Firefighters across Central Washington made good progress over the weekend, aided by cooler weather, higher humidity and only light winds.

"All the fire that we have going on is within the present fire lines," said Steve Stine, information officer with the Table Mountain fire. "It's still burning, but it's within our present line."

In Yakima, the biggest fire of the 75 that were started by lightning strikes Sept. 8 was at Wild Rose, along U.S. Highway 12 near Rimrock Lake. It reached about 2,000 acres by the middle of last week, but hasn't grown for four days.

Authorities say the Yakima Complex fires are 70 percent contained.

"We're winding down," said Sarah Foster, information officer with the Yakima Complex incident command. As of Tuesday morning, patrol responsibilities will be transferred back to local control, in the hands of the Naches Ranger District, Cle Elum Ranger District, U.S. Forest Service and the southeast region of the Department of Natural Resources.

"The weather has definitely been in our favor," she said, which helped crews increase containment significantly over the past few days. At Wild Rose, "It was more geography that was our challenge," with steep, rocky terrain hindering efforts.

About 700 firefighters are still on site at various the Yakima Complex fires, including many crews from out-of-state.

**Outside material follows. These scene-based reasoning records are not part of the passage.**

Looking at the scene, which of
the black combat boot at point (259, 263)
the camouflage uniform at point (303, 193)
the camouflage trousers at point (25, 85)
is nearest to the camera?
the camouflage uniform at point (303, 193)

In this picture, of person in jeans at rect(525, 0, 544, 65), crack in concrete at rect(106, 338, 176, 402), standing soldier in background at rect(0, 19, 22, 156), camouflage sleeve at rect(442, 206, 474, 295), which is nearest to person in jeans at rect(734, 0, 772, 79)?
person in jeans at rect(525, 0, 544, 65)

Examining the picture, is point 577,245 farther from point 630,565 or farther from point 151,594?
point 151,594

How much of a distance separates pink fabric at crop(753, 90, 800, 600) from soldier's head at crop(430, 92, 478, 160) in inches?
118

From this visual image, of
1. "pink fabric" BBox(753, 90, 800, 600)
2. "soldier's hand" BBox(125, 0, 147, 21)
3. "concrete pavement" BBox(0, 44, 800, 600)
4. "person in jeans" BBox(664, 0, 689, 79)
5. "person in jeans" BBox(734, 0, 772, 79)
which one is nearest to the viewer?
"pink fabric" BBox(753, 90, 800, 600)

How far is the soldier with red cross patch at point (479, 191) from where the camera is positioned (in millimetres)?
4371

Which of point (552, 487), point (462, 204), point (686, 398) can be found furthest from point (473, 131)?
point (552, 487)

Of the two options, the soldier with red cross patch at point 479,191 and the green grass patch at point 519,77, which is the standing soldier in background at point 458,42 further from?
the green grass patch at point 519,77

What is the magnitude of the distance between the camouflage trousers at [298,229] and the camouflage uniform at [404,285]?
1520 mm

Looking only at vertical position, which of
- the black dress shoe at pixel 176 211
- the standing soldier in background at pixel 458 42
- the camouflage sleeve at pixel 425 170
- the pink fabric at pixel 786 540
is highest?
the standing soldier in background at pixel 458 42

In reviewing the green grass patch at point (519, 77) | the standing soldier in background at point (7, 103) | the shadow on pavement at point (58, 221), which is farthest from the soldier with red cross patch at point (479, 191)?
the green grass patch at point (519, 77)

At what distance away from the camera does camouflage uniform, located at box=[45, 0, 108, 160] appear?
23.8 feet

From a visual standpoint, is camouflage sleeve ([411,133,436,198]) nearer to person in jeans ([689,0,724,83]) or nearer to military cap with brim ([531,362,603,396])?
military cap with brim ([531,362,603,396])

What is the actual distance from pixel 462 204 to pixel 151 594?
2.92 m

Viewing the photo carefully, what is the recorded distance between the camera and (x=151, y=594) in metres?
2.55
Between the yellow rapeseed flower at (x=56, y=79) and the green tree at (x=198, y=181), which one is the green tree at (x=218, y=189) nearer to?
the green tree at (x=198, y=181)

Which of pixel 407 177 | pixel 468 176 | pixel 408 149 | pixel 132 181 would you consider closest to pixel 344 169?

Foster said residents will continue to see smoke rising from some smoldering fires, which officials won't declare fully extinguished until winter snows come, but crews will be closely monitoring them for flare-ups.

The National Weather Service has an air quality alert in effect through tonight, advising that young children, the elderly and people with heart or respiratory conditions stay inside and limit physical activity.

The forecast calls for light winds of 5 to 10 mph today, and patchy smoke remaining at least through Tuesday morning, said meteorologist Vincent Papal in Pendleton, Ore. But air quality has improved over last week, when many local schools canceled recess and postponed or relocated outdoor athletic events.

At Table Mountain, the 30,434-acre blaze was only about 10 percent contained as of Sunday. Firefighters were focusing on tying together existing fire lines, but didn't have updated acreage or containment numbers because the smoke was so thick that visibility was too poor for crews to take infrared scans from the air.

"The fire is just kind of creeping around, rather than having any kind of direction or aggressiveness to it," Stine said.

More than 1,000 fire personnel are assigned to the fire, along with seven helicopters and 10 bulldozers.

So far, two structures near Blewett Pass -- Riders Cabin and the Table Mountain A-frame rental cabin -- have been destroyed, and about 800 structures remain threatened, including historic cabins, mining structures and archaeological sites, officials say.

One firefighter suffered a slight neck strain, but was treated and released by a hospital, Stine said.

The Wenatchee Complex continues to have the highest number of firefighters, with more than 2,000 personnel aided by 10 helicopters, 144 fire engines and 13 bulldozers. The 42,508-acre fire is 30 percent contained, with 200 homes currently under mandatory evacuation, the Associated Press reported.

Fire activity in the Wenatchee Complex over the weekend was light despite gusty winds, allowing officials to drop the evacuation level for several areas down to the lowest alert, meaning residents should be prepared to leave if anything changes. The greatest concern on Sunday was the Peavine Canyon Fire near upper Mission Creek.

The blazes prompted local road closures in several areas, as well as a one-lane closure of U.S. Highway 97 at the summit of Blewett Pass.